Widow Sues Chopper Owner, Maker Over Mid-Air Hudson Crash

Collision killed nine, including five tourists



    Shocking home video taken by a Italian tourist shows the dramatic moments before the crash in the skies over the Hudson River. (Published Friday, April 2, 2010)

    The widow of the small-plane pilot killed in a mid-air collision with a helicopter over the Hudson River has filed suit over the deadly crash.

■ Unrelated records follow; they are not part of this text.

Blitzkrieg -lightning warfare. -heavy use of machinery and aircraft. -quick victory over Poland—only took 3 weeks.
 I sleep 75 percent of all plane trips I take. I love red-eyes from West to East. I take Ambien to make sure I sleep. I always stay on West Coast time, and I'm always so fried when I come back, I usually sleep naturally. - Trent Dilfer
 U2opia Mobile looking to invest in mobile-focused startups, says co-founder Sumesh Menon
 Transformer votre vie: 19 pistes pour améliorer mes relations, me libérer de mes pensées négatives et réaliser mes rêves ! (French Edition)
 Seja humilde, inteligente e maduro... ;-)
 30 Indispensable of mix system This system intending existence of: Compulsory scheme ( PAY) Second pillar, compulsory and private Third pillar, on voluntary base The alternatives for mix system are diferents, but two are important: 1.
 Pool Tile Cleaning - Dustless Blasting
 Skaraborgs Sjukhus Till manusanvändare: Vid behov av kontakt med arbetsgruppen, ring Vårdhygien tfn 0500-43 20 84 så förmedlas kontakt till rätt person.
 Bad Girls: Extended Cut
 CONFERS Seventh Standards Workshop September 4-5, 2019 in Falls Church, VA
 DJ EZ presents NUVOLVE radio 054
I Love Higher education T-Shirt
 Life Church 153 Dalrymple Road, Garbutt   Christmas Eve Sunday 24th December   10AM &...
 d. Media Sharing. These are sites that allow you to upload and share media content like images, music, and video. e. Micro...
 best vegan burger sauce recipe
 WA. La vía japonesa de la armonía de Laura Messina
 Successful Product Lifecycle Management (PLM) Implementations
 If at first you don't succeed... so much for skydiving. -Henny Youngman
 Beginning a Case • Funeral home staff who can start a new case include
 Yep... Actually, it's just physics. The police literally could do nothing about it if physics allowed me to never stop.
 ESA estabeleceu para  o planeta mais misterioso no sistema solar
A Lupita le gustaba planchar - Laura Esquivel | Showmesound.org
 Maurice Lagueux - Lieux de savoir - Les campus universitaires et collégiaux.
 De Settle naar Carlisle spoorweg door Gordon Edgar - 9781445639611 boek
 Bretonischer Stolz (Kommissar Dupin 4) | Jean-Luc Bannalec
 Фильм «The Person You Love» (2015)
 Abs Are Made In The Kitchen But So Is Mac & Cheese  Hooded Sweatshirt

         The Aug. 8 crash killed nine people aboard the two aircraft, including pilot Steven Altman of Ambler.
    Pamela Altman is suing tour company Liberty Helicopters, helicopter owner Meridian Consulting I and manufacturer American Eurocopter.
    Her suit alleges Liberty and Meridian had a "horrid history of accidents'' and American Eurocopter failed to equip the helicopter with sufficient safety equipment.

    In 1998, a Liberty Tours helicopter crashed into a terminal building at the West 30th Street heliport, injuring three people. A year earlier, a Liberty Tours chopper crashed into the side of a one-story building at the heliport. In 1995, a pilot for Liberty Tours toldd the National Transportation Safety Board that he was forced to fly after asking to be "relieved from the mission," according to The New York Post. The pilot then neglected to untie the rotor blades, causing the chopper to crash shortly after he attempted to take off.
    In addition to Altman's husband, the August crash also killed Steven Altman's brother, Daniel, and nephew, Douglas, along with the helicopter pilot and five Italian tourists.
    The federal lawsuit was filed this week in Philadelphia and also names several insurance companies.

    Home video, shot by a tourist aboard a boat on the Hudson and obtained exclusively by NBC News, captures the moments before and the stunning impact when small plane collided with a sightseeing helicopter shortly after noon that fateful day.

    The air accident, the deadliest in the New York City area since the 2001 crash of a commercial jet in Queens killed 265 people, also raised questions about the heavily trafficked river corridors for small planes on both sides of Manhattan.

    The Federal Aviation Administration imposed tighter visual flight regulations over the Hudson River corridor in the aftermath of the crash.